The Gourds

The Gourds

Ghosts Of Hallelujah


It’s a remarkable thing to watch a band rise above the confines of their genre and become something more — something richer while at the same time less definable. On Ghosts of Hallelujah , the Gourds become simply a band. Not an “alt country” or “bluegrass” or “rock and roll” band, just a band. A great damn band, by the way. Traces of American music history are used as frameworks – “County Orange” builds upon the New Orleans classic “Junco Partner,” but in ways not readily apparent.
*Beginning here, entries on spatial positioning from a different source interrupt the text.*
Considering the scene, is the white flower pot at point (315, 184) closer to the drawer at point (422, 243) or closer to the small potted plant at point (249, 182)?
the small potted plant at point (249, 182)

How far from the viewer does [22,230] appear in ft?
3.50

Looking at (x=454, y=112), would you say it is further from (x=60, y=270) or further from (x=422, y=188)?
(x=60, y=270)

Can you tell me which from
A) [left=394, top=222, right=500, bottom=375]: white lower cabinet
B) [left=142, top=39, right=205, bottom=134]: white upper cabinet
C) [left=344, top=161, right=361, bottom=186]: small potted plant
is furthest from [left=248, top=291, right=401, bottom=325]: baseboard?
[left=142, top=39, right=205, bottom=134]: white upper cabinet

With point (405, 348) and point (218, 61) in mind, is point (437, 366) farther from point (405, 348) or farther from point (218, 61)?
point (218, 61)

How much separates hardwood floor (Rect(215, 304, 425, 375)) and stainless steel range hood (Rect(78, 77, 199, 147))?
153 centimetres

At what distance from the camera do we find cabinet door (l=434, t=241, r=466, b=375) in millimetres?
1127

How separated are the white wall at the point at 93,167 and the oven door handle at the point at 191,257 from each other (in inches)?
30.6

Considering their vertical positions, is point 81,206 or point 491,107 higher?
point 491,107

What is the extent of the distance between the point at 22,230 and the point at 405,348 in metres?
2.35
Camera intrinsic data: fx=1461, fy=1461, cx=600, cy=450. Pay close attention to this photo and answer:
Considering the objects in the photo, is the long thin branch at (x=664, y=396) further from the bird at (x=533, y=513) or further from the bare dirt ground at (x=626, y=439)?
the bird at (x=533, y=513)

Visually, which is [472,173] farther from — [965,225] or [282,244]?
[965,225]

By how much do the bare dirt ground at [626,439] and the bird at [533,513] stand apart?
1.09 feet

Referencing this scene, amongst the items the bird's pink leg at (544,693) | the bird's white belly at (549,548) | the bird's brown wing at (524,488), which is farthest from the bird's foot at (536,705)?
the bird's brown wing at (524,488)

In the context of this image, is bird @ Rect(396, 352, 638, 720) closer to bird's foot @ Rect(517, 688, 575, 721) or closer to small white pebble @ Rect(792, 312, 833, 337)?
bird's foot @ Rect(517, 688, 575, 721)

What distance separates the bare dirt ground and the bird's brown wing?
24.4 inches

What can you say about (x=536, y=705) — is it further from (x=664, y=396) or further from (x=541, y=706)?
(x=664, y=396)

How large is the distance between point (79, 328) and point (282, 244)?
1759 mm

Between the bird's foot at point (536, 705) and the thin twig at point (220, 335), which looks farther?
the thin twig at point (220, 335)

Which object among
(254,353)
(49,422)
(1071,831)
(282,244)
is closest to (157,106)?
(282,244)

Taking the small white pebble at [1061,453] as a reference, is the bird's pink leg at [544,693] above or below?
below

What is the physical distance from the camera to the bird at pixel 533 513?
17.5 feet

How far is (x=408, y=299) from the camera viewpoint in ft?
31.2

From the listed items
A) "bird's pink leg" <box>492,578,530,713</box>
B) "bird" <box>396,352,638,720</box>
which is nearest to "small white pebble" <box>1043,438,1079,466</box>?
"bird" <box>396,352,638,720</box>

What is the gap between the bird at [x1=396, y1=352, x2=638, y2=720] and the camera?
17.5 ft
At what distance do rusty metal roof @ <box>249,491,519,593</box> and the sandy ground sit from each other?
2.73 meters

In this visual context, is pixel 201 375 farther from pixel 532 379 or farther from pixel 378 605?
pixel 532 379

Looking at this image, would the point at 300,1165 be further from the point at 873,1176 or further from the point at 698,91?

The band’s interest in urban culture (shown on last years “Gin and Juice” reconstruction on GoGitYerShineBox ) is here in “Gangsta Lean,” which is one man’s perspective on the East Coast/West Coast madness. Jimmy Smith rewrites Bowie’s “Jean Genie” with “Bean Bowl,” matching what they did to “Ziggy Stardust” on Shine Box . The Gourds play music so effortlessly, with such assurance that they bring to mind one group more than any other — the Band. In fact, Kevin Russell is a dead ringer for Levon Helm, and as a unit, the band moves as a single force to a common end, much like Robertson and company did all those years ago. This time around features some new faces, including Max Johnson — the multi-instrumentalist who appeared on Uncle Tupelo’s Anodyne and Wilco’s A.M. , who adds everything but the kitchen sink. Forget your prejudices against mandolins, banjos, and country folk and pick up this record — what starts out as a stranger will end up the night as a friend.